9 Aralık 2019 Pazartesi

Hayalden ve itirazdan yoksun bir toplum geri kalmaya mahkumdur...


Hayalden ve itirazdan yoksun bir toplum geri kalmaya mahkumdur,

Bilgi ekonomisi çağındayız,

Çağın aktörleri ile yarışmanın yolu insanların hayal etmesi,

Ve, hayal ettiklerinin peşinden gitmeleri,

Ne beni hayal kurmaya iter,

Adil bir yarış içerisinde hayallerimin karşılık bulması,

Daha çok hayal kuranın,

Ve, hayallerini gerçekleştirmek için emek verenlerin adil bir düzen içerisinde karşılık bulması,

Düşünsene!

Sürekli hayal kuruyorsun,

Emek veriyorsun,

Çabalıyorsun,

Koşturuyorsun,

Ama her seferinde hayal kurmadan birileri geliyor ve önüne geçiyor,

Emek vermenin,

Hayal kurmanın bir karşılığı olur mu senin için?

Ne kadar devam ettirebilirsin bunu?

Ya da şu anda hayal kurmamanın veya emek vermemenin nedeni yoksa bu mu?

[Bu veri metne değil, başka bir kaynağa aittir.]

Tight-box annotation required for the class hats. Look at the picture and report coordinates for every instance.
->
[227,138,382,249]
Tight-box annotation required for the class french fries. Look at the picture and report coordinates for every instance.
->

Adalet bir tek Hakim karşısında ya da adalet sarayında aranmaz,

Adalet toplumsal bir gelişim sürecinin denge unsurudur,

Adaletin olmadığı bir düzen kendi çocuklarını ayrıştırır,

Birbirine düşmanlaştırır,

Ve, evin içinde huzur kalmaz,

Bu dünyanın neresine giderseniz gidin böyledir,

Coğrafyalar değişir ama süreç aynı işler,

Adil düzen, adil rekabet, aradan sıyrılmaların önünü kestiğiniz vakit,

Bilgi ekonomisi sürecinin bir parçası olursunuz,

Ve, bilgi ekonomisinin güçlenmesi,

Araştırmacı,

Geliştiren bir toplum yapısı oluşturur,

Önce kendine bak,

Sonra yaşadığın coğrafyaya eğer yaşadığın coğrafyada gündemi bilgi ekonomisi oluşturmuyorsa o vakit eksik olanın ne olduğu bellidir,

Burada da itiraz etme süreci devreye giriyor,

Eğer bilimin ve gelişimin bir parçası olmak,

Daha refah düzeyi yüksek bir toplum inşa etmek istiyorsak,

O vakit yapacağımız şey belli,

Kimin bu coğrafya demek?

Koltukta oturanın mı?

Koltuk güç olarak görüldüğü vakit bir toplumda bilgi ekonomisi oluşmaz,

Çünkü insanlar yüreklerinde paylaşım yerine hırsın tohumlarını yetiştirirler,

Koltukta ben oturmalıyım hırsı insanların gözünü karartır,

Ve, olan topluma olur,

Hepimiz değişim istiyoruz,

Daha yüksek standartlarda yaşamak,

Özellikle ekranların başından izlediğimiz yaşamların içerisinde yer almak istiyoruz,

Bu sadece bugün böyle değildi,

İlk insandan bu yana vardı bu tablo,

Neden dökülmüştü ilk kan,

Kabil Habil’in yerinde olmak istediği için değil miydi?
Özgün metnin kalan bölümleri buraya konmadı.